----- Records supplied

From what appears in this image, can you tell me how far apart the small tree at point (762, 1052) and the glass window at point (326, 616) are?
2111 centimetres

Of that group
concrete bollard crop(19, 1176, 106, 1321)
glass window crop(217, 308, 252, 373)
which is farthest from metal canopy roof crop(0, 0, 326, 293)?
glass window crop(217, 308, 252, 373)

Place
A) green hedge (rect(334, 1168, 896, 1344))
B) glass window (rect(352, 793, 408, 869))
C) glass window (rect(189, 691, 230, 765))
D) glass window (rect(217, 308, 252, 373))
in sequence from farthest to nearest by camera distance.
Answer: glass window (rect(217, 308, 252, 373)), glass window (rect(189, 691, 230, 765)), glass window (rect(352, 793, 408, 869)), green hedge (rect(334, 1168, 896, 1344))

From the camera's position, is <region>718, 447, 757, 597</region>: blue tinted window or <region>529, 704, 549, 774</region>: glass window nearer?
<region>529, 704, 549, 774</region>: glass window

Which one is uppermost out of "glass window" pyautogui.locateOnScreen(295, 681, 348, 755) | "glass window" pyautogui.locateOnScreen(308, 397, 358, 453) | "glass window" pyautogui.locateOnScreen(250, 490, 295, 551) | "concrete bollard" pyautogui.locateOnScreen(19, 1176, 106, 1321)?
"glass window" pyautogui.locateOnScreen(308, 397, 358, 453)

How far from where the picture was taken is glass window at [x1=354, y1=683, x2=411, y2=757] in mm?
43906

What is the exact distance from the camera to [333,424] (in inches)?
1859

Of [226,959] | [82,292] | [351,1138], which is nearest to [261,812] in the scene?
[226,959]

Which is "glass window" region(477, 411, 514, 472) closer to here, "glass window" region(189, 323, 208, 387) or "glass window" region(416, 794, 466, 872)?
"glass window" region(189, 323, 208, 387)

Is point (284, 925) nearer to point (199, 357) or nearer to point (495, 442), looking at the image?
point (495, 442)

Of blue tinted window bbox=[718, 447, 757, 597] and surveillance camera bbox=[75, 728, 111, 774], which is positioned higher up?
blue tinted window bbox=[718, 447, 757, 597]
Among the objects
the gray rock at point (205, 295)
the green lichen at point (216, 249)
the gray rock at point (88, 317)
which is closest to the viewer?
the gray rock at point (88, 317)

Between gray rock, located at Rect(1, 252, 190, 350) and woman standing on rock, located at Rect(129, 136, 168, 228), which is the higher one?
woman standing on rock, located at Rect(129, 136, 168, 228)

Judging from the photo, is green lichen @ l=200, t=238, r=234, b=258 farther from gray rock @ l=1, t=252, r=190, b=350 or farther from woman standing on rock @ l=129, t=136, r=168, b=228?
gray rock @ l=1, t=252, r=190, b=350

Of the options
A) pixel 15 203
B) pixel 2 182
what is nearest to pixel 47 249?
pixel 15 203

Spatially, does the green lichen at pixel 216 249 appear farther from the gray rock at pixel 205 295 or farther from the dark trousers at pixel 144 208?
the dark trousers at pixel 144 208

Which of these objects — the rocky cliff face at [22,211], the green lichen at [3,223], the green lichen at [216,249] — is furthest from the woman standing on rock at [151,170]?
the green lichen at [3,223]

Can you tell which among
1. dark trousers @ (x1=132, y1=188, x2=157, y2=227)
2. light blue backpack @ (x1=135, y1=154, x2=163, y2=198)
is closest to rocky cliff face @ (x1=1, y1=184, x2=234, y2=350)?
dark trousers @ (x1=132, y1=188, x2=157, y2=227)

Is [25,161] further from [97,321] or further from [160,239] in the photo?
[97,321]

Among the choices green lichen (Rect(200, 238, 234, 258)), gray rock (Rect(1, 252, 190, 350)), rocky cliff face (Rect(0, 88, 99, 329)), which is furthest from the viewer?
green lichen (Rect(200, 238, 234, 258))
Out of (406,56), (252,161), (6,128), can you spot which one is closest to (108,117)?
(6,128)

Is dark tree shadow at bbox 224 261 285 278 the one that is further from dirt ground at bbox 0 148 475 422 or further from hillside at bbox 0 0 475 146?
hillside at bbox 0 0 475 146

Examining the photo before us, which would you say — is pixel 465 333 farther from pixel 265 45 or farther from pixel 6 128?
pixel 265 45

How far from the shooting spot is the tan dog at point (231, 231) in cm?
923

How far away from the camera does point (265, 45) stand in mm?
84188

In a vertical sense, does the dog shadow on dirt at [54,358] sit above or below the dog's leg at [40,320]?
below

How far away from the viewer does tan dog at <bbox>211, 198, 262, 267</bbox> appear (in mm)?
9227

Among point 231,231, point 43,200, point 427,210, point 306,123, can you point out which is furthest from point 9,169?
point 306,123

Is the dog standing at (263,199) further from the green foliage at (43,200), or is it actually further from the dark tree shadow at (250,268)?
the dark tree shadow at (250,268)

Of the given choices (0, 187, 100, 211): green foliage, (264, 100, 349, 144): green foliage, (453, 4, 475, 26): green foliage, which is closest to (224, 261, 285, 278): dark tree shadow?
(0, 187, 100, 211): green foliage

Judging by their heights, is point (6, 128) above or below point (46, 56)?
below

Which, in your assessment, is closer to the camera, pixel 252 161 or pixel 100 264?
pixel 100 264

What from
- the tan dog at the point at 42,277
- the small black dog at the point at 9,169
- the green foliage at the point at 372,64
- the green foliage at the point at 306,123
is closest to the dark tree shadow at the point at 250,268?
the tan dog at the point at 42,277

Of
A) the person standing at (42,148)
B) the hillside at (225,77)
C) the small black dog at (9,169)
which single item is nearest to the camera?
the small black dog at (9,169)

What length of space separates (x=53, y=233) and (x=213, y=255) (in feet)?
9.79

----------

Print out every entry, keeping each one exact.

• Expected answer
From what appears in this image, can you tell me how far apart the small tree at point (762, 1052) and the glass window at point (326, 616) are?
2111 centimetres

Of that group
concrete bollard crop(19, 1176, 106, 1321)
glass window crop(217, 308, 252, 373)
which is farthest from metal canopy roof crop(0, 0, 326, 293)?
glass window crop(217, 308, 252, 373)

Place
A) green hedge (rect(334, 1168, 896, 1344))
B) glass window (rect(352, 793, 408, 869))
C) glass window (rect(189, 691, 230, 765))
D) glass window (rect(217, 308, 252, 373))
in sequence from farthest to nearest by camera distance.
Answer: glass window (rect(217, 308, 252, 373)), glass window (rect(189, 691, 230, 765)), glass window (rect(352, 793, 408, 869)), green hedge (rect(334, 1168, 896, 1344))

From the camera's position, is <region>718, 447, 757, 597</region>: blue tinted window or <region>529, 704, 549, 774</region>: glass window nearer?
<region>529, 704, 549, 774</region>: glass window

Which one is uppermost out of "glass window" pyautogui.locateOnScreen(295, 681, 348, 755) | "glass window" pyautogui.locateOnScreen(308, 397, 358, 453) | "glass window" pyautogui.locateOnScreen(250, 490, 295, 551) | "concrete bollard" pyautogui.locateOnScreen(19, 1176, 106, 1321)?
"glass window" pyautogui.locateOnScreen(308, 397, 358, 453)

How far from where the picture was taken is glass window at [x1=354, y1=683, x2=411, y2=757] in mm?
43906

What is the exact distance from the camera to [333,424] (in inches)?
1859

Of [226,959] | [82,292] | [351,1138], which is nearest to [261,812] in the scene?
[226,959]

Which is "glass window" region(477, 411, 514, 472) closer to here, "glass window" region(189, 323, 208, 387) or "glass window" region(416, 794, 466, 872)?
"glass window" region(189, 323, 208, 387)

Is point (284, 925) nearer to point (199, 357) or nearer to point (495, 442), looking at the image?
point (495, 442)

Of blue tinted window bbox=[718, 447, 757, 597] and surveillance camera bbox=[75, 728, 111, 774], which is positioned higher up?
blue tinted window bbox=[718, 447, 757, 597]
Among the objects
the gray rock at point (205, 295)
the green lichen at point (216, 249)
the gray rock at point (88, 317)
which is closest to the viewer?
the gray rock at point (88, 317)

Between gray rock, located at Rect(1, 252, 190, 350) and woman standing on rock, located at Rect(129, 136, 168, 228), which is the higher one?
woman standing on rock, located at Rect(129, 136, 168, 228)

Judging from the photo, is green lichen @ l=200, t=238, r=234, b=258 farther from gray rock @ l=1, t=252, r=190, b=350 or farther from woman standing on rock @ l=129, t=136, r=168, b=228?
gray rock @ l=1, t=252, r=190, b=350

Of the options
A) pixel 15 203
B) pixel 2 182
what is nearest to pixel 47 249?
pixel 15 203

Spatially, does the green lichen at pixel 216 249 appear farther from the gray rock at pixel 205 295 or farther from the dark trousers at pixel 144 208?
the dark trousers at pixel 144 208

Which of these objects — the rocky cliff face at [22,211], the green lichen at [3,223], the green lichen at [216,249] — is furthest from the woman standing on rock at [151,170]?
the green lichen at [3,223]

Can you tell which among
1. dark trousers @ (x1=132, y1=188, x2=157, y2=227)
2. light blue backpack @ (x1=135, y1=154, x2=163, y2=198)
is closest to rocky cliff face @ (x1=1, y1=184, x2=234, y2=350)?
dark trousers @ (x1=132, y1=188, x2=157, y2=227)

Is [25,161] further from [97,321] or further from [160,239] in the photo?
[97,321]

Among the choices green lichen (Rect(200, 238, 234, 258)), gray rock (Rect(1, 252, 190, 350)), rocky cliff face (Rect(0, 88, 99, 329)), which is furthest from the viewer?
green lichen (Rect(200, 238, 234, 258))
Out of (406,56), (252,161), (6,128), can you spot which one is closest to (108,117)?
(6,128)

Is dark tree shadow at bbox 224 261 285 278 the one that is further from dirt ground at bbox 0 148 475 422 or further from hillside at bbox 0 0 475 146?
hillside at bbox 0 0 475 146

Examining the photo before us, which would you say — is pixel 465 333 farther from pixel 265 45 or farther from pixel 6 128?
pixel 265 45

How far from the shooting spot is the tan dog at point (231, 231) in cm?
923

How far away from the camera does point (265, 45) stand in mm?
84188

In a vertical sense, does the dog shadow on dirt at [54,358] sit above or below the dog's leg at [40,320]?
below

How far away from the viewer does tan dog at <bbox>211, 198, 262, 267</bbox> appear (in mm)?
9227

Among point 231,231, point 43,200, point 427,210, point 306,123, can you point out which is furthest from point 9,169?
point 306,123

Is the dog standing at (263,199) further from the green foliage at (43,200), or is it actually further from the dark tree shadow at (250,268)?
the dark tree shadow at (250,268)

Of the given choices (0, 187, 100, 211): green foliage, (264, 100, 349, 144): green foliage, (453, 4, 475, 26): green foliage, which is closest to (224, 261, 285, 278): dark tree shadow?
(0, 187, 100, 211): green foliage

Judging by their heights, is point (6, 128) above or below point (46, 56)?
below

Which, in your assessment, is closer to the camera, pixel 252 161 or pixel 100 264?
pixel 100 264

What from
- the tan dog at the point at 42,277
- the small black dog at the point at 9,169
- the green foliage at the point at 372,64
- the green foliage at the point at 306,123
is closest to the dark tree shadow at the point at 250,268?
the tan dog at the point at 42,277

Of
A) the person standing at (42,148)
B) the hillside at (225,77)
C) the small black dog at (9,169)
which single item is nearest to the camera?
the small black dog at (9,169)

What length of space separates (x=53, y=233) and (x=213, y=255) (in feet)?
9.79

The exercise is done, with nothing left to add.